» Texto extraído:
En Budapest, la caritativa con las monjas de Madre Teresa enseña la necesidad de ser salvados.

El verano pasado, las monjas de Madre Teresa me contaron haber “descubierto” un hospital para los sintecho, donde llevaban para los cuidados de emergencia a las personas que las ambulancias habían recogido por la calle, desmayadas o moribundas. Allí habían encontrado un viejo conocido suyo, Andras, ex-jefe gitano ya tocado por los años y por el consumo masivo de alcohol y tabaco, que desde algún tiempo había desaparecido de la calle, y por tanto de su radar. En aquel momento, estaba buscando nuevas posibilidades de caritativa para proponerlas a nuestros jóvenes, así que me mostré interesado y pedí a las monjas poderlas acompañar para ver de qué se trataba.

Así, el sábado siguiente fuimos juntos a ver a Andras. A la entrada del hospital, un viejo edificio al lado del ferrocarril re-acondicionado por el Ayuntamiento, nos encontramos a un gran número de pacientes en silla de ruedas que han salido a tomar el aire. Me impacta enseguida la cantidad de personas con las extremidades amputadas por las congelaciones o la diabetes. Para subir al tercer piso, donde está ingresado Andras, empleamos un montón de tiempo porque las hermanas se paran a saludar a todos y a conocer gente nueva. Se miran alrededor con los ojos brillantes y entusiastas, parecen personas golosas en una pasteleria, adolescentes que hacen compras en las calles de la moda: solo que la fuente de su alegría, en este mar de humanidad herida por la miseria y la marginación, es la presencia reconocida y amada de Cristo sufriente. Encontramos después a Andras, que nos cuenta de sus tres esposas y de sus tatuajes. Las monjas lo miman como a un niño, le cortan las uñas, lo llevan a pasear en el patio y le compran cigarrillos de su marca preferida. Desde entonces, cada vez que lo vamos a ver, yo también le llevo un paquete de cigarrillos. Rezamos juntos. Siempre está contento de vernos.

» Datos listados:
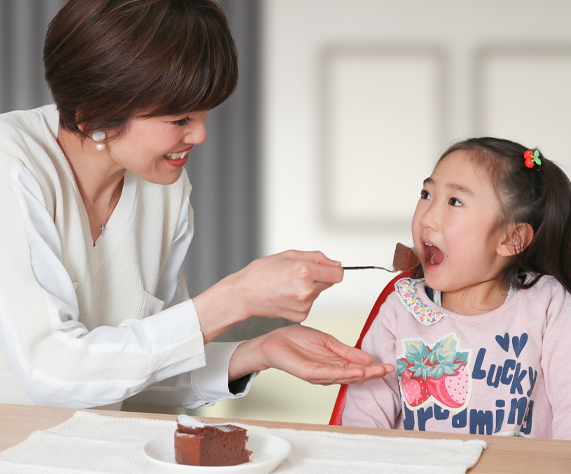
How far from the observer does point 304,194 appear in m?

==

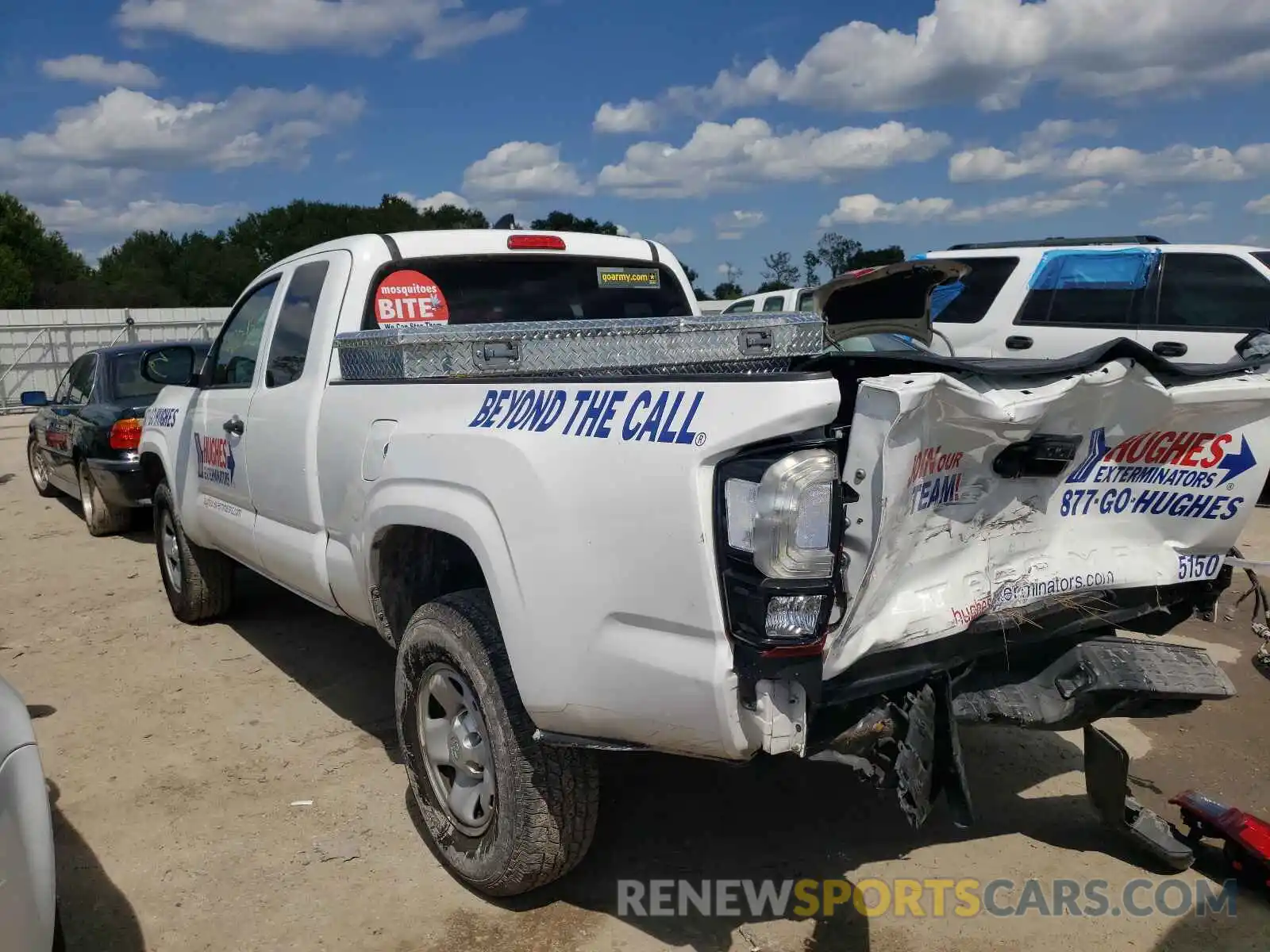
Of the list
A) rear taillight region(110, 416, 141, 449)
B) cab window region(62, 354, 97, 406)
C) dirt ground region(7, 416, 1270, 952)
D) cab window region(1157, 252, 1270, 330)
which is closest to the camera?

» Enunciado: Según el texto extraído, ¿en qué piso del hospital está ingresado Andras?

» Solución propuesta: En el tercer piso.